Lokales FD 02.10.2025

antonius feiert Tag der Stiftungen – „Sind Herzensangelegenheiten“

Fulda (pn) – Als eine von 63 Stiftungen in Fulda erinnerte sich die Bürgerstiftung antonius : gemeinsam Mensch im Rahmen des Tags der Stiftungen an ihre Anfänge und an die gesellschaftliche Bedeutung dieser Initiativen heutzutage. „Stiftungen werden da notwendig, wo der Staat aufhört: Sie können sich Projekten kompetent und zeitnah widmen und dabei Konzepte entwickeln und agieren, während der Staat in langwierige Gesetzgebungsverfahren verwickelt ist“, berichteten Kommunikationsleiter Alexander Gies und Aylin Jordan.

Foto: Paula Nöllenheidt.

„Stiftungen sind tendenziell immer auf einen unendlichen Zeitraum angelegt, deutschlandweit sind aber nur wenige hunderte älter als antonius : gemeinsam Mensch“, erklärte Gies. Sowohl in Hessen als auch deutschlandweit würde die Zahl der Stiftungen zunehmen, dadurch, dass seit der Gründung der Bundesrepublik Vermögen aufgebaut wurden, welche in langfristige Projekte gesteckt werden. Durch die Spezialisierung auf das Themengebiet der Inklusion sei es das Ziel von antonius, „Menschen mit Behinderungen eine vollständige Teilhabe an der Gesellschaft zu ermöglichen und dabei ein selbstbestimmtes Leben zu gewährleisten“, so Gies.
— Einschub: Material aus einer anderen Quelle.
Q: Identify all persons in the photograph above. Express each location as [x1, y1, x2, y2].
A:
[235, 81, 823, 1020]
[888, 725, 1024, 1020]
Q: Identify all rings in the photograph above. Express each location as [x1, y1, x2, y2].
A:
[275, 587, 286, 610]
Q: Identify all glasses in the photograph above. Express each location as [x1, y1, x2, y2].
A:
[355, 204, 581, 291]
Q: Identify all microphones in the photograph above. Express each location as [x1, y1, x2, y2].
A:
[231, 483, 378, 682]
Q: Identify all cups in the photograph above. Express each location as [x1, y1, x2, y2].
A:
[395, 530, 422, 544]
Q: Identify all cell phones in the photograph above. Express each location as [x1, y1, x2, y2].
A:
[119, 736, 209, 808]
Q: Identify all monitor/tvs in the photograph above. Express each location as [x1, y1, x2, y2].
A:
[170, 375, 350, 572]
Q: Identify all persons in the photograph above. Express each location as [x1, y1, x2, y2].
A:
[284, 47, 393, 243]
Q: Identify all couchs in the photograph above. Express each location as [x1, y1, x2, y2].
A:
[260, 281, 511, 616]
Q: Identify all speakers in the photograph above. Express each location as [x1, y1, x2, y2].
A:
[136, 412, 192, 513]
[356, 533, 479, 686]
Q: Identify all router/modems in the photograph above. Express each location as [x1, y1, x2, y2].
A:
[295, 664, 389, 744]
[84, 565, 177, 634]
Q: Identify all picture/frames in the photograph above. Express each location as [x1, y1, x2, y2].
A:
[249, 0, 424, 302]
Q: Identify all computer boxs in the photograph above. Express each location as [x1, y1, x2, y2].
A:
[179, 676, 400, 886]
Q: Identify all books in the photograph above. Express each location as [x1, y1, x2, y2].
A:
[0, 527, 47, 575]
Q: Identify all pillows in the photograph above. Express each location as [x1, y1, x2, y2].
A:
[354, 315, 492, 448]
Gegründet wurde die Stiftung 1902 von Maria Rang, was für die damalige Zeit eine ungewöhnliche Tat gewesen sei, besonders für eine Frau. Mit Unterstützung des damaligen Bischofs und des Oberbürgermeisters sei so eine Institution entstanden, bei der sich anfangs die Vinzentinerinnen tatkräftig um die Schul- und Ausbildung der Menschen gekümmert hätten. Während das Gelände damals noch außerhalb der Stadt gelegen habe, ist es heute umarmt von Stadtteilen und es entstanden immer neue Bereiche. „Die Botschaft, die wir daraus ziehen, ist, dass wenn es so Menschen wir Maria Rang nicht geben würde, viele solcher Initiativen nicht zum Blühen kommen könnten. Stiftungen sind also immer Herzensangelegenheiten und damit essentiell“, betonen Jordan und Gies.